### What is being asked
Update the data below by replacing every "citi logo" with "sponsor logo" and leaving everything else unchanged. Leave the pictures out of your answer.

### Rows
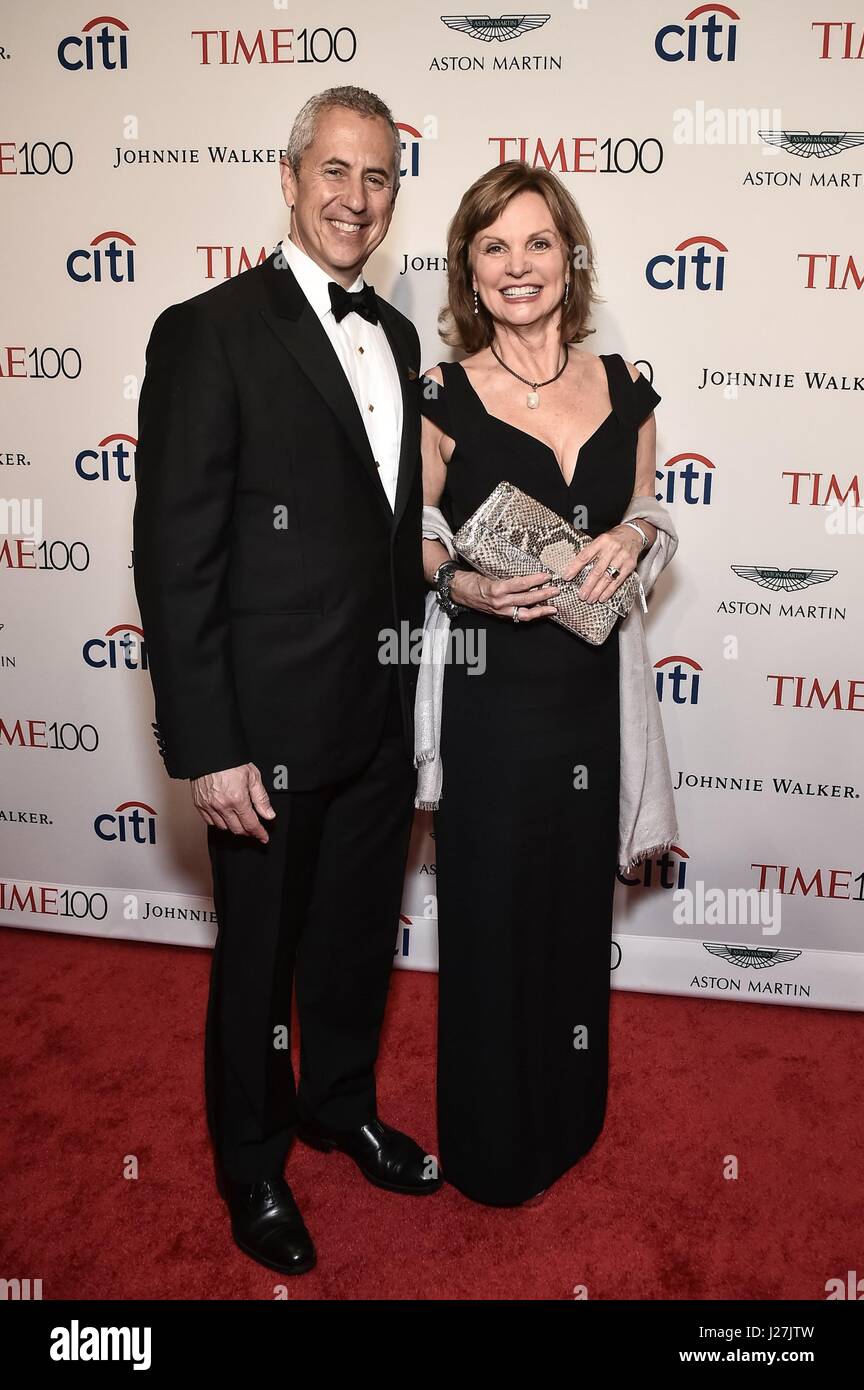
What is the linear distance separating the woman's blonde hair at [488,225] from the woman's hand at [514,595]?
54 centimetres

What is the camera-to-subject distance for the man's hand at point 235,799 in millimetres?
1869

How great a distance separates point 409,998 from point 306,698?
1.43m

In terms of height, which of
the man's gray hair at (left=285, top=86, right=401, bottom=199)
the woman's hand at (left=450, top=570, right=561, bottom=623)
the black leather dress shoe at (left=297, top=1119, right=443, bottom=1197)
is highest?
the man's gray hair at (left=285, top=86, right=401, bottom=199)

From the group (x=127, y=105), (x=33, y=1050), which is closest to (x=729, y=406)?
(x=127, y=105)

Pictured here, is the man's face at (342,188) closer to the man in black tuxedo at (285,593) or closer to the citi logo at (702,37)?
the man in black tuxedo at (285,593)

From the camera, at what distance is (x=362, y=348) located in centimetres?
201

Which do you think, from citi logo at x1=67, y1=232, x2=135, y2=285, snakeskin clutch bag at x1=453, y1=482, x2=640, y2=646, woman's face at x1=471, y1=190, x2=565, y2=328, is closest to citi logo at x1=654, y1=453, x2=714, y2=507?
woman's face at x1=471, y1=190, x2=565, y2=328

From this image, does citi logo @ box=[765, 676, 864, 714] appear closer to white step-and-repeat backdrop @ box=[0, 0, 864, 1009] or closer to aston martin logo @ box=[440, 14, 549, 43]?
white step-and-repeat backdrop @ box=[0, 0, 864, 1009]

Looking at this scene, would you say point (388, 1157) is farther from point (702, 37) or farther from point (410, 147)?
point (702, 37)

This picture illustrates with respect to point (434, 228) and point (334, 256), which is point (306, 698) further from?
point (434, 228)

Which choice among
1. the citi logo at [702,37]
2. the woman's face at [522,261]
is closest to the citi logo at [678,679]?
the woman's face at [522,261]

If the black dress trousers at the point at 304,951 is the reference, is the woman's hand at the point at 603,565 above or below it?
above

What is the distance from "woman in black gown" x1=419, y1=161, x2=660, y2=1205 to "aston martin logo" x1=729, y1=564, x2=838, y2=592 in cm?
75

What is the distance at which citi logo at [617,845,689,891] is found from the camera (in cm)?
308
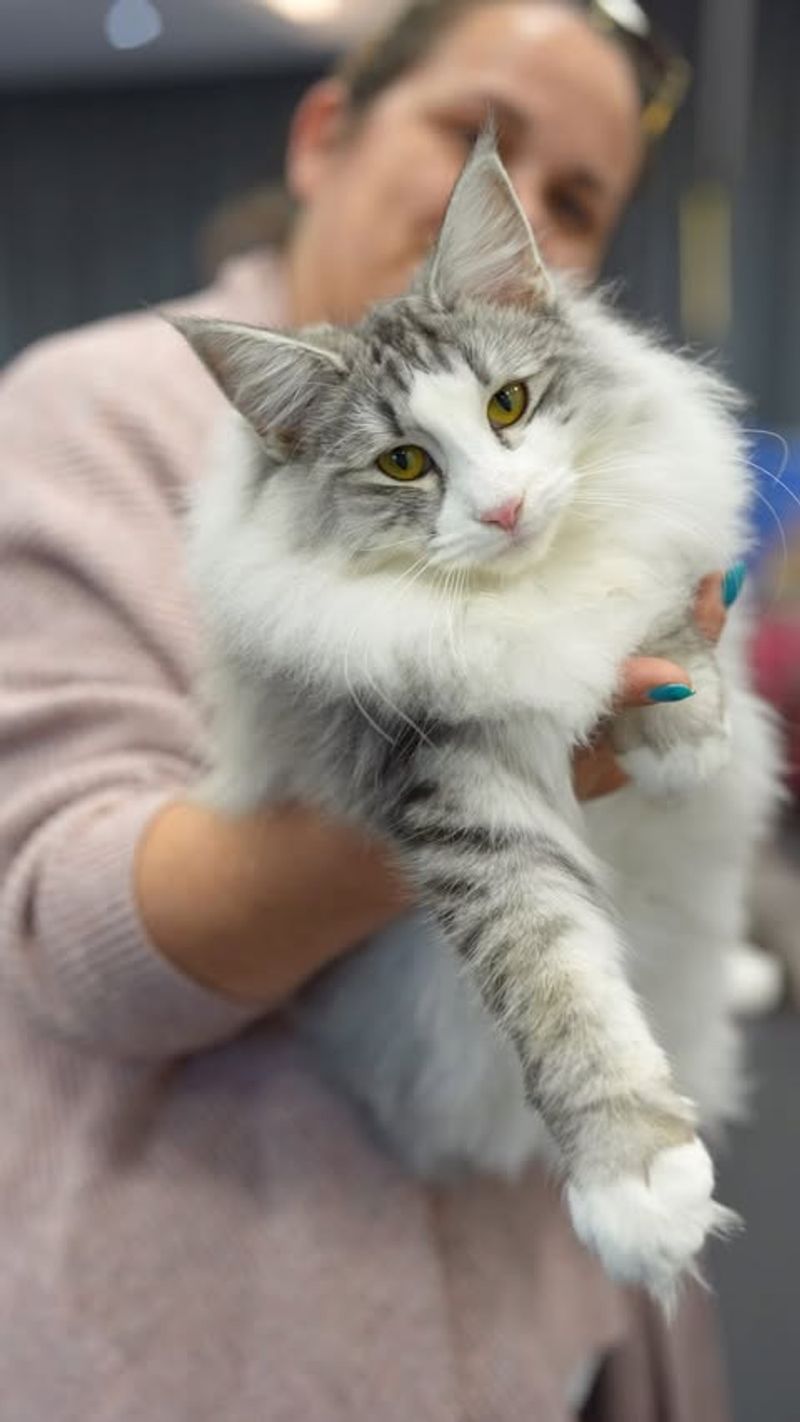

### Full solution
What is the linear distance separating the woman's blonde hair at [488,225] from the woman's hand at [514,595]?
54 centimetres

What is the camera-to-subject distance for the man's hand at point 235,799 in millimetres?
1869

How great a distance separates point 409,998 from point 306,698?
1.43m

In terms of height, which of
the man's gray hair at (left=285, top=86, right=401, bottom=199)
the woman's hand at (left=450, top=570, right=561, bottom=623)
the black leather dress shoe at (left=297, top=1119, right=443, bottom=1197)
is highest?
the man's gray hair at (left=285, top=86, right=401, bottom=199)

From the group (x=127, y=105), (x=33, y=1050), which is closest to (x=729, y=406)?
(x=127, y=105)

Pictured here, is the man's face at (342,188) closer to the man in black tuxedo at (285,593) or closer to the sponsor logo at (702,37)?
the man in black tuxedo at (285,593)

From the camera, at what distance is (x=362, y=348) located in centimetres?
201

Which do you think, from sponsor logo at x1=67, y1=232, x2=135, y2=285, snakeskin clutch bag at x1=453, y1=482, x2=640, y2=646, woman's face at x1=471, y1=190, x2=565, y2=328, is closest to sponsor logo at x1=654, y1=453, x2=714, y2=507?
woman's face at x1=471, y1=190, x2=565, y2=328

From this image, does sponsor logo @ box=[765, 676, 864, 714] appear closer to white step-and-repeat backdrop @ box=[0, 0, 864, 1009] or closer to aston martin logo @ box=[440, 14, 549, 43]?
white step-and-repeat backdrop @ box=[0, 0, 864, 1009]

Looking at this scene, would you say point (388, 1157) is farther from point (702, 37) or farther from point (410, 147)?
point (702, 37)

This picture illustrates with respect to point (434, 228) and point (334, 256), which is point (306, 698) further from?
point (434, 228)

Which choice among
1. the sponsor logo at [702,37]
2. the woman's face at [522,261]
is closest to the sponsor logo at [678,679]?
the woman's face at [522,261]

If the black dress trousers at the point at 304,951 is the reference, is the woman's hand at the point at 603,565 above or below it?
above

What is the distance from "woman in black gown" x1=419, y1=161, x2=660, y2=1205 to "aston martin logo" x1=729, y1=564, x2=838, y2=592 in cm?
75

What is the distance at which sponsor logo at [617,845,689,891] is found from the camera (in cm)?
308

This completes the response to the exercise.